Friday, July 15, 2005

"Common Prayer" by William Saroyan

One needn't believe in any sort of higher power to appreciate this prose-poem disguised as a story, although it might help to believe in the considerable clout of editors and publishers if one is a poor writer, as William Saroyan was when he penned this. The struggling young scribe from Clay, County, Iowa invokes the greatness of human history--and feels suddenly part of that long march himself. Read by Scoot.

Actually not from Iowa, but a product of Fresno, California, William Saroyan's star might shine a little less brightly than it did some decades ago, when his dazzling collection of short stories all written in one month, The Daring Young Man on the Flying Trapeze, swung into the literary circus of the 1930's, to be followed up by the very popular My Name is Aram and The Human Comedy, among many others. The Armenian-American Saroyan then, and for several decades, personified the second-generation immigrant whose story desperately needed to be told. Notably profligate with his money and his women, Saroyan's prose was alternately good and bad, but his narratives are always bursting with life, poetry, and honesty. In the end, it might have been idealism which killed him, not just the cigarettes.

Wednesday, July 13, 2005

"Nice Girl" by Sherwood Anderson

If you're wondering if the title is ironic, you've probably read Sherwood Anderson before. If you think that the relationships between Agnes and her married sister and Agnes and her brother-in-law, Tom, who wants a divorce, are complicated, then you must listen to this story that might have been too much even for little ol' Winesburg (this one is set, it appears, in downstate Illinois). Read by Prudence Carter.

For the second time American "modernist" writer Sherwood Anderson graces our pages. Did you know he died in 1941 after contracting peritonitis after swallowing a toothpick in Panama? The things one finds on a random meander through the interweb! Before he died, he was of course a writer who never lived up to the critical and popular success of Winesburg, Ohio, though he certainly kept on trying--in novels such as Death in the Woods and Kit Brandon. Maybe someday if we live long enough we'll read those, too.

A professor of sociology at Harvard, Prudence Carter specializes in the study of education across racial and class lines. Her forthcoming book is Keepin' It Real: School Success Beyond Black and White. She recently spent time studying classrooms in South Africa as well as America. Prudence also plays a mean game of tennis, so watch out.

Monday, July 11, 2005

"Chet" by Patrick Parks

Fat, awkward, and a lot less than charming, Chet is tired of being the Hardy Boys' hapless, foolish sidekick, never getting any credit for helping to solve the many mysteries which somehow center upon their home town, Bay City. However, only Chet knows the dark side of the Hardy Boys, even if he can't stop toadying to them--until he haplessly stumbles upon a mystery far too great for those Hardys to figure out. Read by Scoot.
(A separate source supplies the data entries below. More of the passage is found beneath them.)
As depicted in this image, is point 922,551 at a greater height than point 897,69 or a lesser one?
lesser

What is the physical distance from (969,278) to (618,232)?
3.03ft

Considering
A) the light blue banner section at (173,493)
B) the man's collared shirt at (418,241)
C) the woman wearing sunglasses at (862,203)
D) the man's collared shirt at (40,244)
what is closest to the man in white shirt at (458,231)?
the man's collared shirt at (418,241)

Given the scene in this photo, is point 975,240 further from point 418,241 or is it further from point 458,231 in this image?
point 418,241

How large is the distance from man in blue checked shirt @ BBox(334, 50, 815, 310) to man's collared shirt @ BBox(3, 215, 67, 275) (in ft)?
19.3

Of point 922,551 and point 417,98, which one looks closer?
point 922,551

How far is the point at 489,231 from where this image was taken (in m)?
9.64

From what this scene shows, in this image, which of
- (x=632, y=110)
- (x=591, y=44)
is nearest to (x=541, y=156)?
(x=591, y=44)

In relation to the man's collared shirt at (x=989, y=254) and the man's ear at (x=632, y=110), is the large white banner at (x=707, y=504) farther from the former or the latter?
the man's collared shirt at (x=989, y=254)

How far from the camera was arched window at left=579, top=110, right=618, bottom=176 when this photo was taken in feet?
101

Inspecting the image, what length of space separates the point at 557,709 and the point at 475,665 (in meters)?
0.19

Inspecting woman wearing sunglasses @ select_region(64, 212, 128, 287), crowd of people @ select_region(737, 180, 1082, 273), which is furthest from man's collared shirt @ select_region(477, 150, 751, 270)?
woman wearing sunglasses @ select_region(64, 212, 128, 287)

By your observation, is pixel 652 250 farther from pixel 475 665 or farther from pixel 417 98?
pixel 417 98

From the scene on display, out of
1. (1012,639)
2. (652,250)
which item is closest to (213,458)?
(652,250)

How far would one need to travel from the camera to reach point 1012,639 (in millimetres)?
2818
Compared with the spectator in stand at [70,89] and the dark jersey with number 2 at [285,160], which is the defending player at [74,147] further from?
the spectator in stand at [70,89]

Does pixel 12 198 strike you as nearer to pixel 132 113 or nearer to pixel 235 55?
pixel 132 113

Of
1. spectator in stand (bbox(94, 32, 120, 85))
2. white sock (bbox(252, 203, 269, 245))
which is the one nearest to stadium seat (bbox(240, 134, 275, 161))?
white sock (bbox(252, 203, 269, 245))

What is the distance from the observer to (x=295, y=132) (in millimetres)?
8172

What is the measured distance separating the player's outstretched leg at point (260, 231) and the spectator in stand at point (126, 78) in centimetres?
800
How many authors born and raised in Iowa can you name? Well, Patrick Parks should be one of them--he's been writing stories and novels for many years now, as well as teaching throughout the Midwest. We hope to see more of his work in print some day, as it as fresh and witty and inventive as this story illustrates. Now a resident of St. Charles, Illinois, Pat is also an expert horseman; even now he is way out west, in the middle of a cattle roundup. Seriously!